In their broadcasts, some of our Pentecostal preachers have been grudgingly acknowledging the order and plain decency with which the Church of Uganda is retiring Archbishop Stanley Ntagali and replacing him with Rev Stephen Kaziimba.
With similar envy, they had watched the African Catholic bishops who had gathered at Munyonyo for an ecumenical conference.
It must be harder than eating humble pie, when those who claim to get their instructions directly from God openly wish they could imitate those who they say lost their contact with God.
They forget – no, they have never learned – that God gets His truth and wisdom from men. The rest is illusion and form.
Our Pentecostal fundamentalists have read and reread the Bible until they know it almost by heart. It is a strange obsession. There are hundreds of passages that place God in a rational light, but there are also hundreds of passages that present God as a ruthless race-prejudiced figure who can hate to the point of prescribing genocide.
So, if the wisdom we attribute to God is human wisdom, then that wisdom must be resilient and always open to revision.

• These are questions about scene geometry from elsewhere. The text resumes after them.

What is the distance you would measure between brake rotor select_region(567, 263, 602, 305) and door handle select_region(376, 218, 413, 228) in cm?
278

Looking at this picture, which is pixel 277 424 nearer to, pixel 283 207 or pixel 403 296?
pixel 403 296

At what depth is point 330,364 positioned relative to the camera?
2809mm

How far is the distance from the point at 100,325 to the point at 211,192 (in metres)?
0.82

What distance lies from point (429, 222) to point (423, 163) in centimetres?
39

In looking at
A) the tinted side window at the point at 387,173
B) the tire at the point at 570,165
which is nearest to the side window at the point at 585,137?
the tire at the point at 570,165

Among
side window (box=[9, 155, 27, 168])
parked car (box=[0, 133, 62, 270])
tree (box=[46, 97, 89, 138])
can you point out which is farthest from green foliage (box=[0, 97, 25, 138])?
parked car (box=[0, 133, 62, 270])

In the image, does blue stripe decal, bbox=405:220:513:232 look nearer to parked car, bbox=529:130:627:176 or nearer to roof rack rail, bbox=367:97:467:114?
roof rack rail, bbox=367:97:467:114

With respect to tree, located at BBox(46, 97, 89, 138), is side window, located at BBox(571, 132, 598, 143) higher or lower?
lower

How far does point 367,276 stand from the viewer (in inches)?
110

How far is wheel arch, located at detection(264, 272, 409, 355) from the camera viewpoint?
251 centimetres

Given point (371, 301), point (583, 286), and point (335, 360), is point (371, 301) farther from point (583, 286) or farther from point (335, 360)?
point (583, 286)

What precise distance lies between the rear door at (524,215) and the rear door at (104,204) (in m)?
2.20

That is why I am amazed that a fairly erudite ‘apostle’, Mr Stephen Mulungi, has for several weeks (except weekends) been hammering into Impact FM listeners’ heads his pet idea that baptisms short of complete immersion in water are not valid. His goal is to imply that only Pentecostals are true Christians.
He exhausts himself in a useless enterprise. Slowly, rites get modified. Slowly, rites change. Rites even get abandoned. Common sense.
But we could actually grant the ‘apostle’ his interpretation and take a roll-call at the next census.
The members of the Christian denominations that adopted sprinkling for baptism, followed by confirmation at decision-making age, are convinced that their process is legitimate.
However, some of these people are sometimes lured to various Pentecostal outfits without necessarily changing their conviction.
But you do not define your religious group by simply rejecting what other groups do. Just as Mulungi et al grudgingly acknowledge the good sense behind the titles and functions of the Anglican and Catholic bishops, they can begin by cleaning their own congregations, the base.
Give certificates to all those who have declared their faith (and) been baptised by immersion. Dismiss the rest in the Pentecostal congregations as tourists and religious nomads before the next census.